◆ **Problem to solve**
Could you return every record below exactly as it stands, leaving out the pictures?

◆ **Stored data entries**
━━━━━━━━
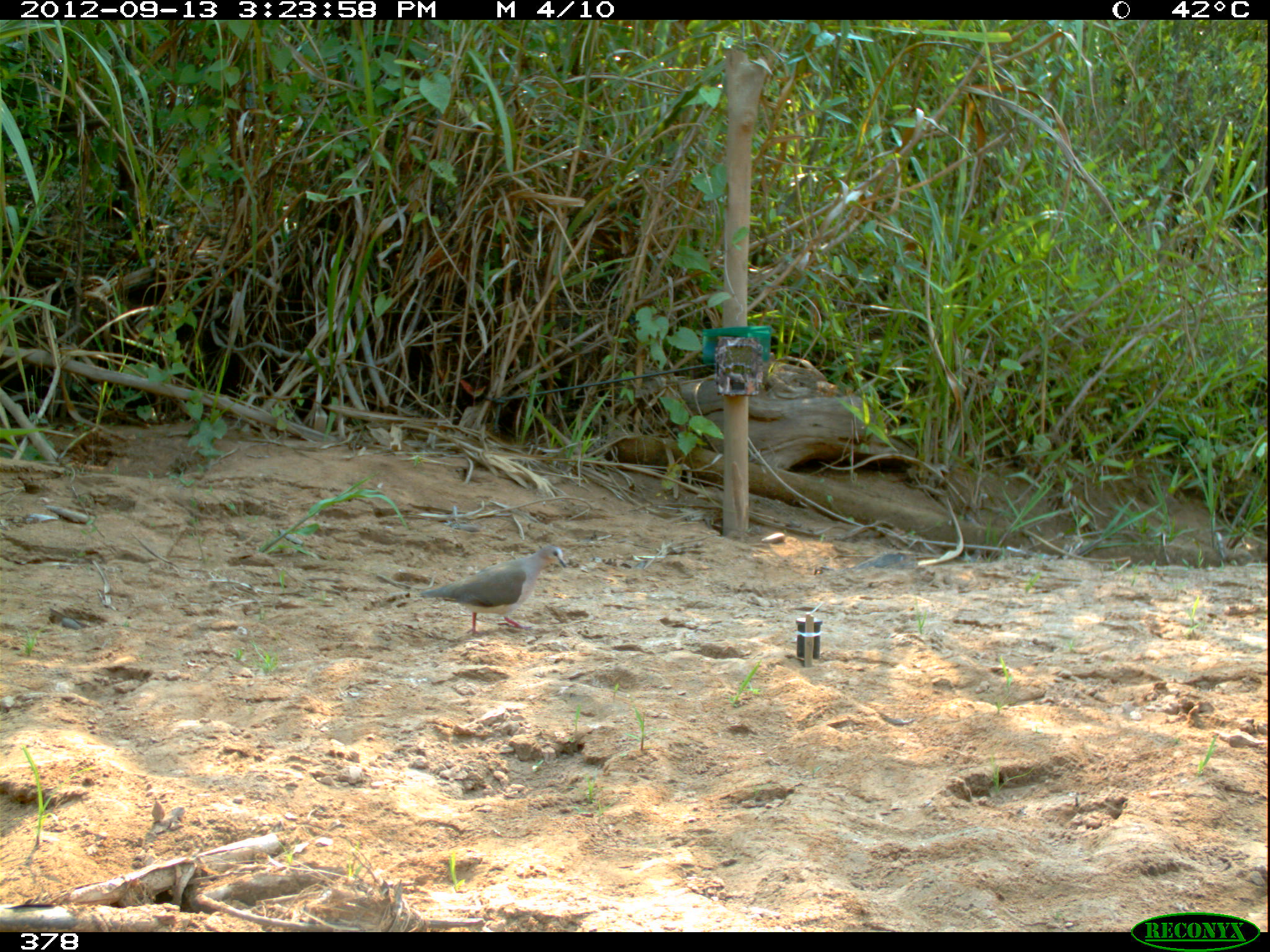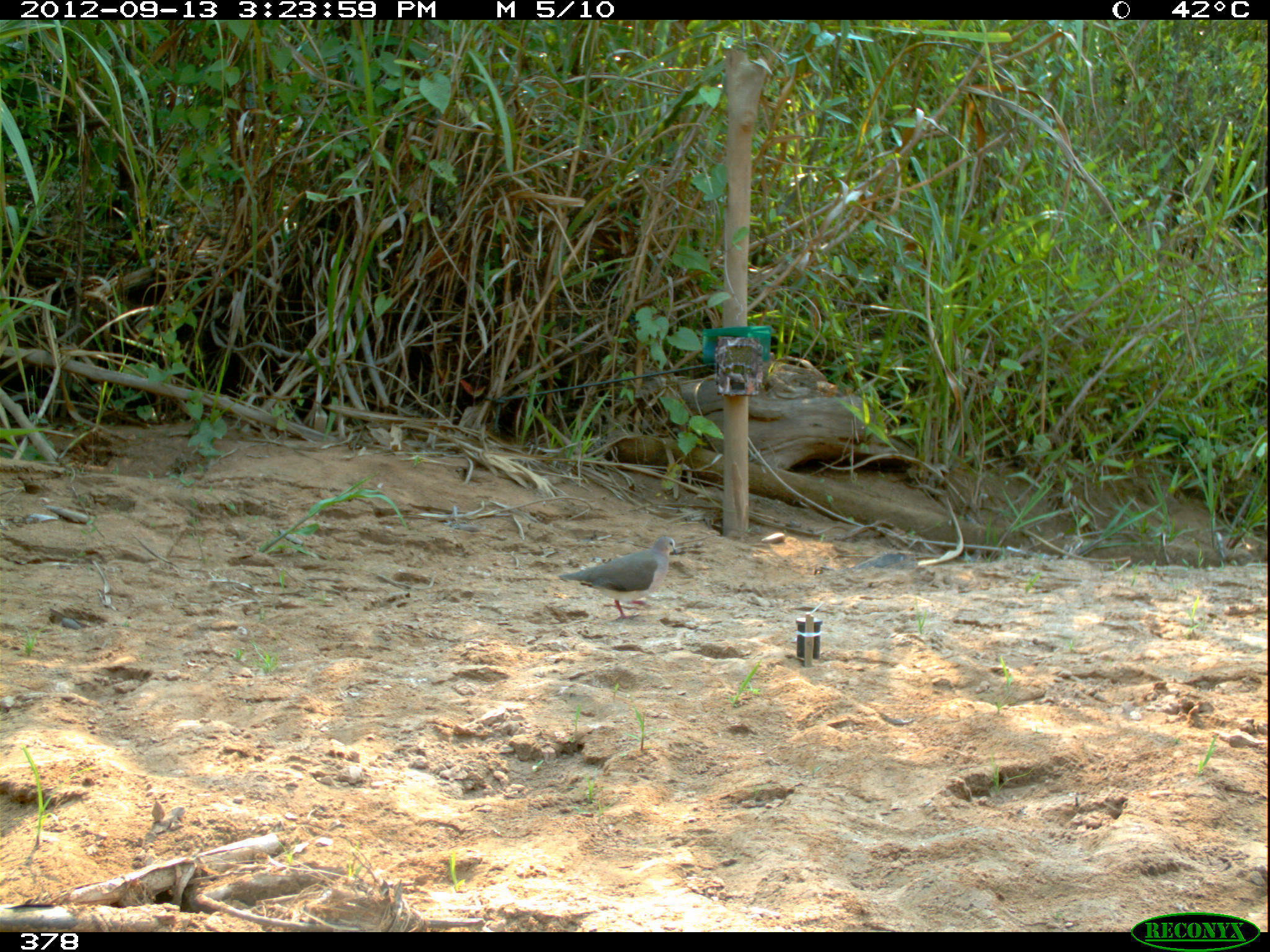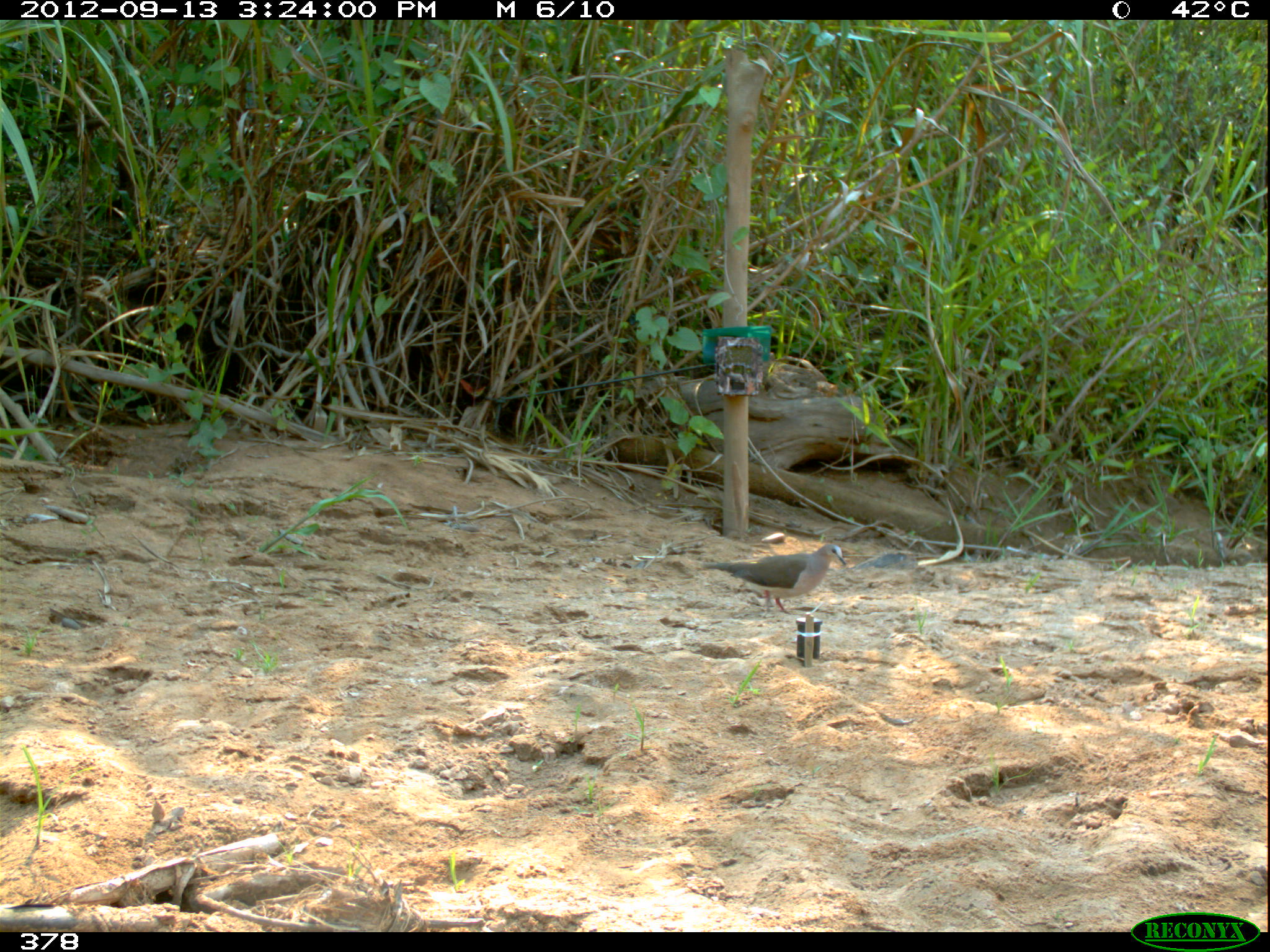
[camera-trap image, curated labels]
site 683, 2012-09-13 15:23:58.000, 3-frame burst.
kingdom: Animalia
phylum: Chordata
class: Aves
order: Columbiformes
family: Columbidae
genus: Leptotila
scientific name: Leptotila rufaxilla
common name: gray-fronted dove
━━━━━━━━
◆ **Result**
[camera-trap image, curated labels]
site 683, 2012-09-13 15:23:58.000, 3-frame burst.
kingdom: Animalia
phylum: Chordata
class: Aves
order: Columbiformes
family: Columbidae
genus: Leptotila
scientific name: Leptotila rufaxilla
common name: gray-fronted dove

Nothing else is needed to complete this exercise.